CDU:Ein Sieg, der historisch schlechte Laune macht

Nach der Wahl herrscht in der Union Bestürzung. Die Hauptschuldige ist für viele schnell ausgemacht. Was passiert jetzt?

Von Nico Fried und Robert Roßmann, Berlin

Im Laufe des Sonntagnachmittags wird es immer schwieriger, etwas über die Stimmung in der CDU-Zentrale zu erfahren. Das ist meistens ein Zeichen dafür, dass die Stimmung nicht gut ist. Die Luft im Konrad-Adenauer-Haus wird immer dicker, je dünner das Ergebnis der Union in den Zahlen erscheint, die der CDU-Führung vorab hereingereicht werden.

Als die Prognosen um 18 Uhr bekannt werden, droht Angela Merkel das schlechteste Ergebnis ihrer Kanzlerschaft. Bisher lag das bei 33,8 Prozent, das war 2009, am Ende der ersten großen Koalition. Damals wusste man, dass viele Unions-Wähler der FDP geholfen hatten, um eine schwarz-gelbe Regierung zu ermöglichen. Es war ein konstruktiver Protest.
------------------------------------------------
▶ ARBEITSANWEISUNG 1
Gib aus dem Artikel über die CDU nach der Wahl einen Abschnitt wörtlich aus. Beginne bei den Worten „Als die Prognosen“ und hör nach „war ein konstruktiver Protest.“ auf.
▶ ARBEITSANWEISUNG 2
Bitte schreib den Artikel über die Stimmung in der CDU nach der Wahl weiter, im Anschluss an seinen letzten Satz.

▶ ERFASSTE DATEN
------------------------------------------------
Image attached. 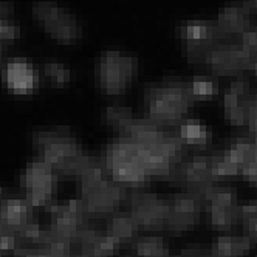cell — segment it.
<instances>
[{"mask_svg": "<svg viewBox=\"0 0 257 257\" xmlns=\"http://www.w3.org/2000/svg\"><path fill=\"white\" fill-rule=\"evenodd\" d=\"M34 21L59 42H71L81 38L82 30L71 14L62 11L54 2H36L33 5Z\"/></svg>", "mask_w": 257, "mask_h": 257, "instance_id": "6da1fadb", "label": "cell"}, {"mask_svg": "<svg viewBox=\"0 0 257 257\" xmlns=\"http://www.w3.org/2000/svg\"><path fill=\"white\" fill-rule=\"evenodd\" d=\"M135 73V61L119 51L104 53L96 68L99 85L110 95H116L131 84Z\"/></svg>", "mask_w": 257, "mask_h": 257, "instance_id": "7a4b0ae2", "label": "cell"}, {"mask_svg": "<svg viewBox=\"0 0 257 257\" xmlns=\"http://www.w3.org/2000/svg\"><path fill=\"white\" fill-rule=\"evenodd\" d=\"M215 27L228 39L231 36H242L249 28V13L240 4H229L218 13Z\"/></svg>", "mask_w": 257, "mask_h": 257, "instance_id": "3957f363", "label": "cell"}, {"mask_svg": "<svg viewBox=\"0 0 257 257\" xmlns=\"http://www.w3.org/2000/svg\"><path fill=\"white\" fill-rule=\"evenodd\" d=\"M7 85L17 93H28L36 84L33 67L25 61H13L5 68Z\"/></svg>", "mask_w": 257, "mask_h": 257, "instance_id": "277c9868", "label": "cell"}, {"mask_svg": "<svg viewBox=\"0 0 257 257\" xmlns=\"http://www.w3.org/2000/svg\"><path fill=\"white\" fill-rule=\"evenodd\" d=\"M191 96L192 99H209L217 95V82L208 76H197L191 84Z\"/></svg>", "mask_w": 257, "mask_h": 257, "instance_id": "5b68a950", "label": "cell"}, {"mask_svg": "<svg viewBox=\"0 0 257 257\" xmlns=\"http://www.w3.org/2000/svg\"><path fill=\"white\" fill-rule=\"evenodd\" d=\"M137 225L138 223L135 222L132 215L115 217V218H112V222H110L108 235L116 237L118 240H121V238H124V237H131L135 232Z\"/></svg>", "mask_w": 257, "mask_h": 257, "instance_id": "8992f818", "label": "cell"}, {"mask_svg": "<svg viewBox=\"0 0 257 257\" xmlns=\"http://www.w3.org/2000/svg\"><path fill=\"white\" fill-rule=\"evenodd\" d=\"M10 11H11V8L8 4L0 2V42L19 38V34H21L19 27H14L8 22Z\"/></svg>", "mask_w": 257, "mask_h": 257, "instance_id": "52a82bcc", "label": "cell"}, {"mask_svg": "<svg viewBox=\"0 0 257 257\" xmlns=\"http://www.w3.org/2000/svg\"><path fill=\"white\" fill-rule=\"evenodd\" d=\"M180 137L181 140L189 143H201L208 137V131L205 125L197 122H186L180 127Z\"/></svg>", "mask_w": 257, "mask_h": 257, "instance_id": "ba28073f", "label": "cell"}, {"mask_svg": "<svg viewBox=\"0 0 257 257\" xmlns=\"http://www.w3.org/2000/svg\"><path fill=\"white\" fill-rule=\"evenodd\" d=\"M45 75L56 81L58 85H64L70 81V70L61 64H56V62L45 64Z\"/></svg>", "mask_w": 257, "mask_h": 257, "instance_id": "9c48e42d", "label": "cell"}, {"mask_svg": "<svg viewBox=\"0 0 257 257\" xmlns=\"http://www.w3.org/2000/svg\"><path fill=\"white\" fill-rule=\"evenodd\" d=\"M242 5L246 8L249 14H257V0H243Z\"/></svg>", "mask_w": 257, "mask_h": 257, "instance_id": "30bf717a", "label": "cell"}]
</instances>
------------------------------------------------
▶ SCHRIFTLICHE ANTWORT 1
Als die Prognosen um 18 Uhr bekannt werden, droht Angela Merkel das schlechteste Ergebnis ihrer Kanzlerschaft. Bisher lag das bei 33,8 Prozent, das war 2009, am Ende der ersten großen Koalition. Damals wusste man, dass viele Unions-Wähler der FDP geholfen hatten, um eine schwarz-gelbe Regierung zu ermöglichen. Es war ein konstruktiver Protest.

▶ SCHRIFTLICHE ANTWORT 2
2017 ist es nur noch Protest. Was ist das für ein Sieg? Ist es überhaupt noch einer? Volker Kauder, der Fraktionschef der Union, übernimmt anfangs die Aufgabe, eines klarzustellen: Angela Merkel bleibe Kanzlerin. Allein die Tatsache, dass Kauder sich veranlasst sieht, das so ausdrücklich zu sagen, zeigt, wie desolat dieser Wahlabend für die Union verlaufen ist. Denn wenn es etwas gab, was eigentlich seit Wochen niemand ernsthaft bezweifelte, dann war es doch eine erneute Kanzlerschaft Merkels.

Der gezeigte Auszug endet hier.